### Given records ###
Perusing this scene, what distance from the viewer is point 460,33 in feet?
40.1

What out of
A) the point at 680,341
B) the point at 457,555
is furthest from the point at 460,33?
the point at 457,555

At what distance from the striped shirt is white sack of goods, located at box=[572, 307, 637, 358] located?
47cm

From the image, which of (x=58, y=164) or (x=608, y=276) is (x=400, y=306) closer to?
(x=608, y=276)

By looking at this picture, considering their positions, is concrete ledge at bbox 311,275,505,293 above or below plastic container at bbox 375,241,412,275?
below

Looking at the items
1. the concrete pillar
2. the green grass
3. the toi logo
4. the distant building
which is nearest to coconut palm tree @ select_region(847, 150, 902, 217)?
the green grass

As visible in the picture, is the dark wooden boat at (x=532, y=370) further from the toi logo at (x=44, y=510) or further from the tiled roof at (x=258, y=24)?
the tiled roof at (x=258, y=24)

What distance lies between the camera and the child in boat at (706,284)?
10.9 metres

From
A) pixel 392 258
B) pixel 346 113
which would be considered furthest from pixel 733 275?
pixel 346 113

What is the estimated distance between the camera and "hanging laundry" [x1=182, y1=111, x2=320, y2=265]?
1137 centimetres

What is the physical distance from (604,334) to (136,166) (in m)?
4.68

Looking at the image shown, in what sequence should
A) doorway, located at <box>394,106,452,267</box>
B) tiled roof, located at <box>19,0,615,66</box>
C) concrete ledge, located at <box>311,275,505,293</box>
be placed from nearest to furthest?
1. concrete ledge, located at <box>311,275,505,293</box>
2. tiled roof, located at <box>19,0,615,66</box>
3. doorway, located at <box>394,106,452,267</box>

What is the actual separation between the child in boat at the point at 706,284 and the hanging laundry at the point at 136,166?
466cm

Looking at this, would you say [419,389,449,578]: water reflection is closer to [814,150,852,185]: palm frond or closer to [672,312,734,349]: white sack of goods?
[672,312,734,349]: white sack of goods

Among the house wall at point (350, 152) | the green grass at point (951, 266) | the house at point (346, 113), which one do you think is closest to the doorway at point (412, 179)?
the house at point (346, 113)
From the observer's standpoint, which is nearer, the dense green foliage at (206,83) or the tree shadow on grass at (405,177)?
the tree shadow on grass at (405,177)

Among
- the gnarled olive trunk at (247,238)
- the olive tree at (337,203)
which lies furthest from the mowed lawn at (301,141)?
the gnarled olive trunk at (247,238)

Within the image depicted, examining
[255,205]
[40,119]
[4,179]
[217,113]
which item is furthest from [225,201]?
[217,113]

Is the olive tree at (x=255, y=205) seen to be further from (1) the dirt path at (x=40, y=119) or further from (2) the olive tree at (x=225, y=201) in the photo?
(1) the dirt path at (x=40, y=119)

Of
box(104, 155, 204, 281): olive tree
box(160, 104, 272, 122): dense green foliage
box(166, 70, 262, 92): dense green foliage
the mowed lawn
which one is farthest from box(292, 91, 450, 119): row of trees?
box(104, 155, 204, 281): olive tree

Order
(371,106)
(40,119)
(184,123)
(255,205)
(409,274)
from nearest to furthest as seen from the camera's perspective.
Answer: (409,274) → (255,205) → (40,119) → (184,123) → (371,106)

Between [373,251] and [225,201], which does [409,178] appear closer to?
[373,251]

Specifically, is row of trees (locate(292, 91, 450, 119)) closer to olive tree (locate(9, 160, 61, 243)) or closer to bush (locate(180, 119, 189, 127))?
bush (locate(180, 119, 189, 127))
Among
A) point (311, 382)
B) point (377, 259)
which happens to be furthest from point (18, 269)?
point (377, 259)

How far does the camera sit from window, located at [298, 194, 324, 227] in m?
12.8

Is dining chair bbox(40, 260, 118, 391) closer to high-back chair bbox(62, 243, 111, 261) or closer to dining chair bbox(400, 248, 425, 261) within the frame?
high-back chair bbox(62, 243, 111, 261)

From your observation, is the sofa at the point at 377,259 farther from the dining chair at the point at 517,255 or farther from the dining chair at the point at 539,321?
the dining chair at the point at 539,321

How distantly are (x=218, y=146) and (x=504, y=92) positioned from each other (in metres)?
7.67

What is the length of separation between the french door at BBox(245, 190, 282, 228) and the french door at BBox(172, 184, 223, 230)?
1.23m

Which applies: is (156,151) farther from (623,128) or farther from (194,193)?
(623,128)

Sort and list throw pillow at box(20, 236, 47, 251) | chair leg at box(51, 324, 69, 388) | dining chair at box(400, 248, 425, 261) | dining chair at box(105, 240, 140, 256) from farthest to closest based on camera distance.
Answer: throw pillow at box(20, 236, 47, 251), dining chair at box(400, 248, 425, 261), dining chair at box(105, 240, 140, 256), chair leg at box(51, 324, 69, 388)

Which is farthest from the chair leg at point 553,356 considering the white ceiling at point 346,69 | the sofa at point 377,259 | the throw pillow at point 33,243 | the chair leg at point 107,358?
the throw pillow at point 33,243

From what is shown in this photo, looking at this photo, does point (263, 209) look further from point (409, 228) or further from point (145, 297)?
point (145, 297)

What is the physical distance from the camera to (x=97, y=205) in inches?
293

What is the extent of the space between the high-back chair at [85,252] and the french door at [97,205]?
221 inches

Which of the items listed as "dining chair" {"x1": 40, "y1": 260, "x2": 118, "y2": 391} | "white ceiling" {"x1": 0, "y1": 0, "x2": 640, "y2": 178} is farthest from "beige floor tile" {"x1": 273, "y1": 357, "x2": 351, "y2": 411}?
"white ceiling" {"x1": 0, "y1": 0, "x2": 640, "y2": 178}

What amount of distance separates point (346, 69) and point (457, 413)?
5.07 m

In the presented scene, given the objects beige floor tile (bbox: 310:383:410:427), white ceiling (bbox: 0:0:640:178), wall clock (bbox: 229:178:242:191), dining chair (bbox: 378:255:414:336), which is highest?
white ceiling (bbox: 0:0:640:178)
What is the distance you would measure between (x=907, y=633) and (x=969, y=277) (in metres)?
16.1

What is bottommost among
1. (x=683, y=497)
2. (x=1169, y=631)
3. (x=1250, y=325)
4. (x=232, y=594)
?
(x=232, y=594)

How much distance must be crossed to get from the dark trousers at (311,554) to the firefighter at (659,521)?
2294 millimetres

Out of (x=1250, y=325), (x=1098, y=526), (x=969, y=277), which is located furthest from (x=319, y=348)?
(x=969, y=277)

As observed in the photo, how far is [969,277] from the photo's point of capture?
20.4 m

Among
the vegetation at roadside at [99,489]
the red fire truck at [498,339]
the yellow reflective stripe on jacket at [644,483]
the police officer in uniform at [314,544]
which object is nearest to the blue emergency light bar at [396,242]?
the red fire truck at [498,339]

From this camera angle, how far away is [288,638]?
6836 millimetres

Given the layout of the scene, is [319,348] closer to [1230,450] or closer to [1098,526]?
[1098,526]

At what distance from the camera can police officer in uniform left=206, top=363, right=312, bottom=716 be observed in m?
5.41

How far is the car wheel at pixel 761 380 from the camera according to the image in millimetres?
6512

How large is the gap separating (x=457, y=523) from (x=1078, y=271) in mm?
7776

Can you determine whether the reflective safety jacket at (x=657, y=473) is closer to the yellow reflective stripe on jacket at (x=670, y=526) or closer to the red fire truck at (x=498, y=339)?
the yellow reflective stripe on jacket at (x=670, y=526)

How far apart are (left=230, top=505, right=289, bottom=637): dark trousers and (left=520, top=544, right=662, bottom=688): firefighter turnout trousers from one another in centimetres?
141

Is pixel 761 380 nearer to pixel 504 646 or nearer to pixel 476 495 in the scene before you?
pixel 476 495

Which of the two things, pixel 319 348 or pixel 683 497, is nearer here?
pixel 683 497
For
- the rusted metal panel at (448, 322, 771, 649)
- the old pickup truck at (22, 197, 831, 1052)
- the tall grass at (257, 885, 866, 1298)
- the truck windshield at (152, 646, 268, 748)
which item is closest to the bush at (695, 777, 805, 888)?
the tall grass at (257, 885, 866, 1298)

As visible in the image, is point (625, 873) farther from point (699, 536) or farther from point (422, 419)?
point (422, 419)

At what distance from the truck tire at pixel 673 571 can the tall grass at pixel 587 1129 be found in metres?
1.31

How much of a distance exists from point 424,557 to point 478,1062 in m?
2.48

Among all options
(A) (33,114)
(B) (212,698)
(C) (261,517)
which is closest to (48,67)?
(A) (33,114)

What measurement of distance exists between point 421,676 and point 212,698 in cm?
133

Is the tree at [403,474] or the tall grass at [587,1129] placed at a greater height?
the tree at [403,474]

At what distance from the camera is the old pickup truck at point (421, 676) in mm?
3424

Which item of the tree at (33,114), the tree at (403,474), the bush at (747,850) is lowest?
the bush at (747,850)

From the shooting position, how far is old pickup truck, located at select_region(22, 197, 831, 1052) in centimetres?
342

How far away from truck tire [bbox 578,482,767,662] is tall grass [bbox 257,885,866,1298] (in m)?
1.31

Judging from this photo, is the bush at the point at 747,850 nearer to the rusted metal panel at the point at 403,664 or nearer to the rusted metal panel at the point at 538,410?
###
### Your instructions
Rewrite the records from the line containing "What is the length" to the line containing "Answer: throw pillow" as a numbered list, leaving out blank lines.

### Task output
1. What is the length of separation between the french door at BBox(245, 190, 282, 228) and the french door at BBox(172, 184, 223, 230)?
2. 1.23m
3. Which applies: is (156,151) farther from (623,128) or farther from (194,193)?
4. (623,128)
5. Sort and list throw pillow at box(20, 236, 47, 251) | chair leg at box(51, 324, 69, 388) | dining chair at box(400, 248, 425, 261) | dining chair at box(105, 240, 140, 256) from farthest to closest based on camera distance.
6. Answer: throw pillow at box(20, 236, 47, 251), dining chair at box(400, 248, 425, 261), dining chair at box(105, 240, 140, 256), chair leg at box(51, 324, 69, 388)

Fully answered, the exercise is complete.